Passage START

As a beginner in ml, I am watching a video on YouTube about designing a model of song recommendations on Spotify. For each user, there to be predictions about which songs to be recommended.
One of the features was number of historical engagements, such as views/likes.
The point I don't understand is when the interviewer asks what happens if some user is just clicking more than others in general because they are just more active in general they are clickers who click a lot. and explains that this is why we would need to normalize the clicks (for example, by dividing by some total of a user's activity).
If a model is predicting per group as here, then the prediction is for songs per user. So do you really have to normalize? What is the difference if User A has 900 clicks for Song A and 100 clicks for Song B, while User B has 20 clicks for Song A, 5 clicks for Song B, and 5 clicks for Song C. Would it matter? At the end of the day, we are deciding between songs per user we don't care about different users.

Passage END
Supplied data START

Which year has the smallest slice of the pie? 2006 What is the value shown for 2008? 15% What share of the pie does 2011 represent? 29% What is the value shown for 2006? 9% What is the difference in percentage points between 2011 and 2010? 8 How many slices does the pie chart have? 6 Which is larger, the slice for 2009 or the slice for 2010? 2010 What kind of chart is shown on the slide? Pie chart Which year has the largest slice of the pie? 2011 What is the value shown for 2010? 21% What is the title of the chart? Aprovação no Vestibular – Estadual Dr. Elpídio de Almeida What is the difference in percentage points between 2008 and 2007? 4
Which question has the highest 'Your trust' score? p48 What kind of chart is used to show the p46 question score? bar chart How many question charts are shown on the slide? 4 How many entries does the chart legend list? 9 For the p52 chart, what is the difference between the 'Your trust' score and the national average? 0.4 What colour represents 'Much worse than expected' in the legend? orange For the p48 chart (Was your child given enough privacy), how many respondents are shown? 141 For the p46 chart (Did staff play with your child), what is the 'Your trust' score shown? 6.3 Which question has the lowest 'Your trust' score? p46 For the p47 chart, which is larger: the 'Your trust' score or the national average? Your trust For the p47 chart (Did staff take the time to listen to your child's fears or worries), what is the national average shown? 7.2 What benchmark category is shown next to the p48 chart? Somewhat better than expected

Supplied data END

*Activity list:*
1. Answer these questions about the forum post on Spotify song recommendations.
(a) Which feature does the post give as an example of the model's features?
(b) According to the interviewer, how might the clicks be normalized?
(c) How many clicks does User B have for Song C?
2. Resume the forum post about normalizing clicks in Spotify song recommendations, picking up after its last sentence.

*Outputs by task:*
1.
(a) The number of historical engagements, such as views or likes.
(b) By dividing by some total of a user's activity.
(c) 5 clicks.

2.
And even if you were to normalize, you could simulate and get User A say 0.9 for Song A and 0.1 for Song B. But User B watched 3 songs, so maybe his distribution is 0.6, 0.2, and 0.2.
How does the normalization help you? You still can't compare 0.9 and 0.6. They are the best scores per group, but still are incomparable across groups. How would raw click numbers differ from ratios?
But per user it would work to get the greatest percentage just as in raw numbers.
So my point is would you need to normalize when predictions are per groups. Do you have to care about a comparison across the groups?